## TEXTO DO DOCUMENTO

╭──

Ocorre que o PT, no governo da República, demonstrou a sua clara natureza não democrática, apelando para o crime e a corrupção enquanto instrumentos de manutenção do poder. Abandonaram a antiga bandeira da “ética na política”, entregando-se de corpo e alma à criminalização da política. O corpo foi o aparelhamento do Estado em toda a sua estrutura; a alma foi a renúncia a qualquer valor de moralidade pública e de apreço pela democracia, pelo Estado Democrático de Direito, como de validade universal. O Estado passou a ser tido por uma espécie de “coisa sua”, tratando os seus opositores como inimigos, potencialmente, portanto, a serem eliminados. Não é mera coincidência que seus opositores foram considerados nas últimas eleições “fascistas”, como se este opróbrio os desconsiderasse moralmente e os inviabilizasse politicamente. É o célebre lema petista do “nós” contra “eles”. Na verdade, tal formulação nada mais expressa do que sua difícil convivência com o outro, não o reconhecendo. Não consegue nem conviver com seus semelhantes, como bem demostraram todas suas jogadas moralmente desprezíveis contra Ciro Gomes e Marina Silva nesta e nas últimas eleições, pois seu único objetivo era hegemônico: impor a sua própria posição.

╰──

## DADOS DA TAREFA
╭──

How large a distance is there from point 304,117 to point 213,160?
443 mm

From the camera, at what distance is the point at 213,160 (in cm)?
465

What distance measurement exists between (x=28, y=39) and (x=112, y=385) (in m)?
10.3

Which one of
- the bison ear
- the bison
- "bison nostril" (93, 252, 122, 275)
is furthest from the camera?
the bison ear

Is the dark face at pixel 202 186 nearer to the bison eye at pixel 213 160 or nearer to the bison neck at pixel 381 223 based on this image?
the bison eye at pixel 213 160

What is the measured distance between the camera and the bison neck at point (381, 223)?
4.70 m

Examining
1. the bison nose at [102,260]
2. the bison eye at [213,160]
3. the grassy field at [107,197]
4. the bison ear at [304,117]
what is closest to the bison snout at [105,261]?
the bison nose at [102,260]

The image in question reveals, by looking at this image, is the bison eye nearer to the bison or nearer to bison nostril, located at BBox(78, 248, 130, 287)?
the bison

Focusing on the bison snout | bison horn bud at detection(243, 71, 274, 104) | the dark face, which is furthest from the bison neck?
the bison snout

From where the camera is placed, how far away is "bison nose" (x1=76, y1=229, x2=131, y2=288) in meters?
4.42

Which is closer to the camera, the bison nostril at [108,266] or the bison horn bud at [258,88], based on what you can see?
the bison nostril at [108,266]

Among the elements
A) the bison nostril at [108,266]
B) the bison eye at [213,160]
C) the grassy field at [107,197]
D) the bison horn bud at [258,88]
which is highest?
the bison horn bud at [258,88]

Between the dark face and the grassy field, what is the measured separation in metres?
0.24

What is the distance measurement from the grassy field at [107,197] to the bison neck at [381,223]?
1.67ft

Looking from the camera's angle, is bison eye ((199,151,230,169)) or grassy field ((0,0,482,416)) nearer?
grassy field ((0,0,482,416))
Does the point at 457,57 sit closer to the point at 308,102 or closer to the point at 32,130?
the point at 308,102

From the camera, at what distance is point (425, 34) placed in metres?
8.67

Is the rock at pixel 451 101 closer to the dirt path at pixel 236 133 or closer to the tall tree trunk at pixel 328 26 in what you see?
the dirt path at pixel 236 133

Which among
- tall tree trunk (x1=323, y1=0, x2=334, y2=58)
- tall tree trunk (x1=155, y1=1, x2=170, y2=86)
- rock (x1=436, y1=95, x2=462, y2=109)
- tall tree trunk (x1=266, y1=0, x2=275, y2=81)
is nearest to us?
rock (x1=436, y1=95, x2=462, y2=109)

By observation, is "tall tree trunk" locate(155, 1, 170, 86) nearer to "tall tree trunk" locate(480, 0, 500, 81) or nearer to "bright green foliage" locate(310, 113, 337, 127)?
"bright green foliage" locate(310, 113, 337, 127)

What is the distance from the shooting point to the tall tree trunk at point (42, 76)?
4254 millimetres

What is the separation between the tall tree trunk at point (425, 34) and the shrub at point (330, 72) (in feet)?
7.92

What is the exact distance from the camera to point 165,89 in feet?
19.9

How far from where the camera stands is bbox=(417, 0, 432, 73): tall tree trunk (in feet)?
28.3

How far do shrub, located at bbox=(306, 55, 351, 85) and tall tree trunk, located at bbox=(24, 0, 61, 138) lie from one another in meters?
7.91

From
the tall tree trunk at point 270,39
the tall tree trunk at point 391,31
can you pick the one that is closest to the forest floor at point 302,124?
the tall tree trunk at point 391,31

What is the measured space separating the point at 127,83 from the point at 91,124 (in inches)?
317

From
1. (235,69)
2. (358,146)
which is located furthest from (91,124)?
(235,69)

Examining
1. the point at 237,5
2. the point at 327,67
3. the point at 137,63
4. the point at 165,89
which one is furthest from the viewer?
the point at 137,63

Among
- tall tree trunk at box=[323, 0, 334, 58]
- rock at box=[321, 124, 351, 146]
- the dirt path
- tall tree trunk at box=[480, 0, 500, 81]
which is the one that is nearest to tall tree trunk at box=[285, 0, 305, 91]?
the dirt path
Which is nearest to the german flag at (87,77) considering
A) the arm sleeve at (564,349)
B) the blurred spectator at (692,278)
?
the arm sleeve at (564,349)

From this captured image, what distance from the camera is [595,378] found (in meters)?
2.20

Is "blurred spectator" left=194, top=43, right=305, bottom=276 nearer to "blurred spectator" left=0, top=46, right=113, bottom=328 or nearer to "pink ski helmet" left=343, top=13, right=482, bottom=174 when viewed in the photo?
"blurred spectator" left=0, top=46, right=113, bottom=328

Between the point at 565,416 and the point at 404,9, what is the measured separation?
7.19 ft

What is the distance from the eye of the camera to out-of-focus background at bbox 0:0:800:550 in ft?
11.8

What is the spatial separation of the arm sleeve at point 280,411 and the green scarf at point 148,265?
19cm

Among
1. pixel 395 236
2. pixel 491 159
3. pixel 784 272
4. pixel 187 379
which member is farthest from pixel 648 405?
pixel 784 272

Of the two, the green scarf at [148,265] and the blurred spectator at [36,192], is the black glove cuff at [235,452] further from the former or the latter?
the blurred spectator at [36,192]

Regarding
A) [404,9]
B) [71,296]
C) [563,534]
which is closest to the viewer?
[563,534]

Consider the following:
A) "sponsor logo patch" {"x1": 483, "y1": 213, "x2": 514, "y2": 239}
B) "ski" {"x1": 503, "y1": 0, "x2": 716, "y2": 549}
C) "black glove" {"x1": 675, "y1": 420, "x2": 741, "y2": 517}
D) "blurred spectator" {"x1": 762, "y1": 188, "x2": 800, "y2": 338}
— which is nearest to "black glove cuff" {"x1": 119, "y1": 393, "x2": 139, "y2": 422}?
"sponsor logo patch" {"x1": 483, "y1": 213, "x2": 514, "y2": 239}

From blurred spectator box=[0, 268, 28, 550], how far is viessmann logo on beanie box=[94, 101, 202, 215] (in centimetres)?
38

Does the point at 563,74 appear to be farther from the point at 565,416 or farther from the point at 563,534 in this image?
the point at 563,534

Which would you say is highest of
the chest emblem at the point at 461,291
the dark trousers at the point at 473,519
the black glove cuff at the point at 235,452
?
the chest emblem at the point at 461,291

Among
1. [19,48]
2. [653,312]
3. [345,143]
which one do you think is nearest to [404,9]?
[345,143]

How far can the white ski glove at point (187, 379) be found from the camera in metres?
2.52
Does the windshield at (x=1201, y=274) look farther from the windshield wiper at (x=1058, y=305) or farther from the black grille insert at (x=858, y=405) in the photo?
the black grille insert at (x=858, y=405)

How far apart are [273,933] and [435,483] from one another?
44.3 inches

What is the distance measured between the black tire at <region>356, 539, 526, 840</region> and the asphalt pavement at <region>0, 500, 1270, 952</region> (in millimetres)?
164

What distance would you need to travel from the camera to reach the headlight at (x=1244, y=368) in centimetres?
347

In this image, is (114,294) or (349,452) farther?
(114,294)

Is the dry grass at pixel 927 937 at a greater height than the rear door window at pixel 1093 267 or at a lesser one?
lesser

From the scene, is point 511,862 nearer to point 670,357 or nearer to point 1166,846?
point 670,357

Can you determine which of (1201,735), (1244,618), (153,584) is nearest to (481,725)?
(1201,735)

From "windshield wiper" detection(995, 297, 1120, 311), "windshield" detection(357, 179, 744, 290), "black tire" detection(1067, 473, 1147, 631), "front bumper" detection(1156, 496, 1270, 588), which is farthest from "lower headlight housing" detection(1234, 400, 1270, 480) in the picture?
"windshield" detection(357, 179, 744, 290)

╰──

## CONJUNTO DE TAREFAS
1 - Conte quantas linhas da listagem contêm a palavra "dirt". Responda só com o número.
2 - Escreva uma continuação para o texto sobre o PT, começando logo após a última frase apresentada.
O texto sobre o PT e a listagem vêm de fontes diferentes.

## CONJUNTO DE RESPOSTAS
1 - 4

2 -
O cenário muda com a atual eleição. A polarização PSDB/PT desaparece, esse último partido ainda conseguindo chegar ao segundo turno. Note-se, aqui, que tal “feito” se deve à região Nordeste e aos setores de baixa renda e escolaridade; ou seja, os “progressistas” estão enraizados nos setores menos escolarizados e de renda até um salário mínimo. Os “esclarecidos” apoiam-se nos menos “esclarecidos” da população brasileira, os que penam em sua labuta pela sobrevivência e nem conseguem ler adequadamente. Os setores verdadeiramente esclarecidos da sociedade brasileira abandonaram os seus líderes iluminados, com as ressalvas de sempre de artistas que só a eles representam.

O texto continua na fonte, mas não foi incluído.